EXCERPT:
....

# On a very sad note



## truth (Jul 16, 2002)

Pat Tillman,who gave up the NFL at the age of 26 was killed in the line of duty in afganastan..lets honor him and say a prayer for him and everyone fighting for us

http://www.msnbc.msn.com/id/4815441/?GT1=3256


----------



## Rashidi (Oct 2, 2003)

This is a Knick board.


----------



## truth (Jul 16, 2002)

> This is a Knick board.


yeah,whats your point??? like you are a knick fan???

rashidi,go get help....


----------



## knicksfan (Jan 4, 2003)

PAT TILLMAN: RIP YOU WILL BE MISSED

RASHIDI: GO BACK TO SLEEP YOU LOSER!


----------



## Perennial All Star (Aug 13, 2003)

Rashid, you are a disgrace to all posters in the histroy of this board. RIP Pat Tillman.


----------



## truth (Jul 16, 2002)

> Rashid, you are a disgrace to all posters in the histroy of this board. RIP Pat Tillman.


i am really starting to wonder about rashidi


----------



## Rashidi (Oct 2, 2003)

I am really starting to wonder why this isn't on the Football board.


----------



## dcrono3 (Jan 6, 2004)

> Originally posted by <b>Rashidi</b>!
> I am really starting to wonder why this isn't on the Football board.


I think it is simple enough why this is on the Knicks forum and not the football forum. Truth asked us to join him in prayer for Pat Tillman, an extrememly honorable person who many of us should look up to, and there are certainly posters here who do not visit the football forum. If truth only posted in the football forum lots of us would not see a message like this. 

And it is not like truth was posting about the upcoming NFL draft (which starts in a few hours) here. Pat Tillman was an exceptional athlete who gave up millions to fight for his country and possibly die (which, sadly, is why we are here today). Pat Tillman's actions are an inspiration for everyone, not only football fans. There is certainly a lot of reasons why we can discuss about Pat Tillman. 

I have this feeling that Rashidi said what he did just to start an arguement. If Pat Tillman was a ex-Knick who played basketball I think Rashidi would still say the words he said just for the sake of argument. Rashidi, let me ask you this, do you respect Pat Tillman for what he did?


----------



## The True Essence (May 26, 2003)

> I have this feeling that Rashidi said what he did just to start an arguement


i think its cause people said "THIS IS A KNICKS BOARD!!!" when he showed some of Lampes stats on the suns.


----------



## Turkish Delight (Mar 17, 2004)

I've been on the Knicks Board a couple of times this week and I truly feel that Rashidi is the most hated poster on BBB.net


----------



## son of oakley (Dec 24, 2003)

> Originally posted by <b>PennyHardaway</b>!
> 
> i think its cause people said "THIS IS A KNICKS BOARD!!!" when he showed some of Lampes stats on the suns.

....

THE DATA:
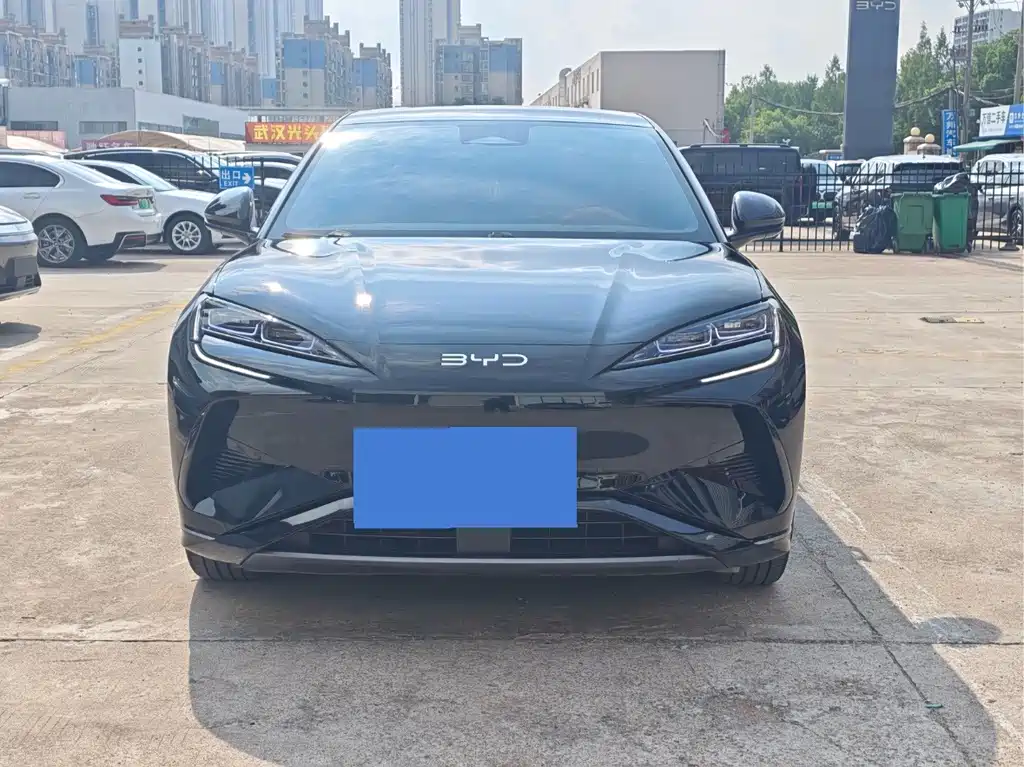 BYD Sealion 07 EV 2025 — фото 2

....

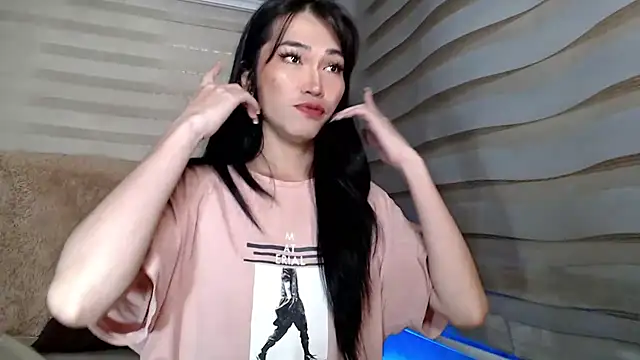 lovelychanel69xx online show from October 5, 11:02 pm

....

EXERCISE REQUIREMENTS:
**1)** Decide whether each statement below agrees with the forum thread about Pat Tillman. Answer yes or no for each, and quote the deciding words from the thread.
(a) Pat Tillman gave up the NFL at the age of 26.
(b) dcrono3 writes that the NFL draft starts in a few days.
(c) Turkish Delight says they visited the Knicks Board only once this week.
**2)** In the forum thread about Pat Tillman, which board does Rashidi wonder why the post is not on?
**3)** List every username that appears as the header of a post in the forum thread about Pat Tillman, counting each name once.

ANSWERS PROVIDED:
**1)**
(a) Yes: "gave up the NFL at the age of 26"
(b) No: "which starts in a few hours"
(c) No: "a couple of times this week"

**2)** The Football board.

**3)** truth, Rashidi, knicksfan, Perennial All Star, dcrono3, The True Essence, Turkish Delight, son of oakley